Task objective: Edit the part of the Big Data interview page starting with "1. Microservice architecture: For" and going on through "column shard key.", so that "RDS" is replaced by "Amazon RDS", and give that part back.

BigData with Java interview Question

Saptarshi Chatterjee
11 min readSep 13, 2019

How you you design a scalable DataBase Architecture

  1. Microservice architecture: For example, in an e-commerce site, Checkout, Search, profile each of them is individual Spring boot Application with its own DataBase.When the app submits buy request, checkout app, checks with auth service that cookie is valid and provided userId owns the cookie, then updates it’s own DB.
  2. vertical Scaling: Use AWS Ops Automator, or manually just increase RDS instance capacity
  3. Horizontal Scaling: RDS Mysql can support up to 5 read replicas and provide transparent load-balancing.
  4. Sharding: Partitioning table based on keys. Add customer_id to all the tables. add an extra column shard key.

How Hbase stores data Internally.

Explain CAP theorem

CAP theorem state that a distributed database can’t get all these three notions at the same time:

Consistency — data is the same for every client

Availability — the system is up and does not return an error

Partition tolerance — The system will run even if there is a network failure

what are Shortcomings of HBase

Single point of failure: At the time when only one HMaster is used, there is a possibility of failure.

  • No transaction support: In HBase, there is no support for the transaction.
  • No handling of JOINS in database: Instead of the database itself, JOINs are handled in MapReduce layer.
  • Sorted Built-in authentication: There are no permissions or built-in authentication.
  • No support SQL structure: As there is no support for SQL structure, it cannot contain any query optimizer.

What is salting in HBase? How is it used to debug why the read is slow because data is not proper replicated.

HBase hot-spotting occurs because of the poorly designed row keys. Because of bad row key, HBase stores large amounts of data on a single node and entire traffic is redirected to this node when the client requests some data leaving another node idle.

Below are some of the techniques used to avoid hot-spotting:

The salting process is helpful when you have a small number of a fixed number of row keys that come up over and over again. For examples, let us consider you have below four-row key values:

machine0001machine0002machine0003machine0004

If you would like to write these across four different regions. You can use the four letters a, b, c, and d. The updated values would be:

a-machine0001b-machine0002c-machine0003d-machine0004

Hashing
The hashing mechanism is using hash functions to assign values instead of using random mechanisms.

You can use the one-way hash function that would allow row being stored is always be “salted” with the same prefix, that would spread the load across region servers.

Source material:
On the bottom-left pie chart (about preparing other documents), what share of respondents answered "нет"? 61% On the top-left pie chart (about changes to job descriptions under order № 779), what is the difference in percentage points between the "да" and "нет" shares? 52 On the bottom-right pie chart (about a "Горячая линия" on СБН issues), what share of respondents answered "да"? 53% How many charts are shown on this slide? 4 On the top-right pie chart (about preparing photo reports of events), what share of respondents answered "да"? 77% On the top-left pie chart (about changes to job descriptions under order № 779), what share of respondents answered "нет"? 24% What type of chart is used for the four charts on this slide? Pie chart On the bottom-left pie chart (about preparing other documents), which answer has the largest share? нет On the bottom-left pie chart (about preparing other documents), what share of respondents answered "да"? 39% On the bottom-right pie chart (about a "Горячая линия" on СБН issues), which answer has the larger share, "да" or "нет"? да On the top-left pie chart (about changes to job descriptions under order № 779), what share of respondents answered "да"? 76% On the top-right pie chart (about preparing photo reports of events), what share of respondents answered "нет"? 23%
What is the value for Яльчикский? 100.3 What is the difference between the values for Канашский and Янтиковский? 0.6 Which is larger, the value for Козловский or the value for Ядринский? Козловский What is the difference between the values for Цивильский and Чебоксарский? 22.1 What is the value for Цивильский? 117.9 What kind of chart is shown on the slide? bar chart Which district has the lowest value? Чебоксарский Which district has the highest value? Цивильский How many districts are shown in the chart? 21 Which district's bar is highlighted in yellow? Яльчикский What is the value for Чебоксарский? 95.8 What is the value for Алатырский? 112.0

Solution for this problem:
1. Microservice architecture: For example, in an e-commerce site, Checkout, Search, profile each of them is individual Spring boot Application with its own DataBase.When the app submits buy request, checkout app, checks with auth service that cookie is valid and provided userId owns the cookie, then updates it’s own DB.
  2. vertical Scaling: Use AWS Ops Automator, or manually just increase Amazon RDS instance capacity
  3. Horizontal Scaling: Amazon RDS Mysql can support up to 5 read replicas and provide transparent load-balancing.
  4. Sharding: Partitioning table based on keys. Add customer_id to all the tables. add an extra column shard key.